* **Excerpt to read**:
BEGIN

Starting on Friday, November 2, the BYU College of Nursing is hosting two different films during the Peery Film Festival. Both will be free of charge. It will be a great opportunity for students to get together and support their university, as well as a fun time enjoying high quality films about the medical field.

To start off, there will be a showing of Leave No Trace on Friday, November 2 at 5:45 p.m. at the Varsity Theater. This film received great reviews, including 100% on Rotten Tomatoes. It tells the true story of a father and daughter that lived for four years undetected in Forest Park, a beautiful nature reserve in Oregon. After being discovered, they must assimilate into normal society, a task made difficult by the veteran father’s PTSD and inability to function around other people. This film is extremely relevant for students to understand the difficulties that veterans, as well as their children, face and how nurses can help as healthcare administrators.

END

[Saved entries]
BEGIN

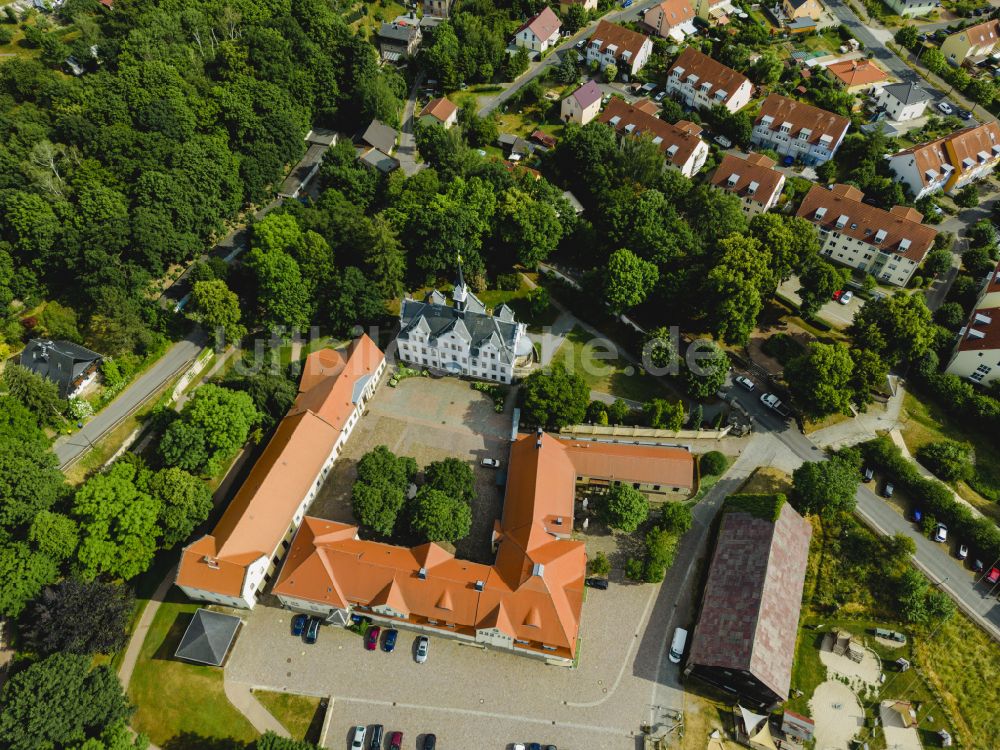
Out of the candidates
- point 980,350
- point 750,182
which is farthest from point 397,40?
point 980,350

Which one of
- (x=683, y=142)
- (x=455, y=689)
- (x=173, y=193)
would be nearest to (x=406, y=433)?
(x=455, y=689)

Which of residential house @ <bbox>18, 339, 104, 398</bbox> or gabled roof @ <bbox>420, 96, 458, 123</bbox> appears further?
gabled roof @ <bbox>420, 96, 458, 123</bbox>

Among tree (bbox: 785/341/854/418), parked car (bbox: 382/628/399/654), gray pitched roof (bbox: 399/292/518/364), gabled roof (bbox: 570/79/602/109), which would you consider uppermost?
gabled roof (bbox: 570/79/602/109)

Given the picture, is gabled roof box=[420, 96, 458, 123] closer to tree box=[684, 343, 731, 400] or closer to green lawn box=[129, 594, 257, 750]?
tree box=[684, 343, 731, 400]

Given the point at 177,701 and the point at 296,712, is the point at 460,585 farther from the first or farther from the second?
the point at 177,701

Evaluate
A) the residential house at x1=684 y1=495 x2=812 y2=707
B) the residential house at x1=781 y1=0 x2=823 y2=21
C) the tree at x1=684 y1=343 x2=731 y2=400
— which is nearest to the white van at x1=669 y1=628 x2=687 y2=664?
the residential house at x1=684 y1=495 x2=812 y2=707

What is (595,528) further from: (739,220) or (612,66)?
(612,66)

END

* **Requirement**: Decide whether each statement agrees with the Peery Film Festival text, answering yes or no and quoting the words that settle it: (a) Both films are free. (b) Leave No Trace will be shown at 7:00 p.m. (c) The father and daughter lived undetected in Forest Park for four years.

* **Reply to the exercise**:
(a) Yes: "Both will be free of charge."
(b) No: "on Friday, November 2 at 5:45 p.m. at the Varsity Theater"
(c) Yes: "lived for four years undetected in Forest Park"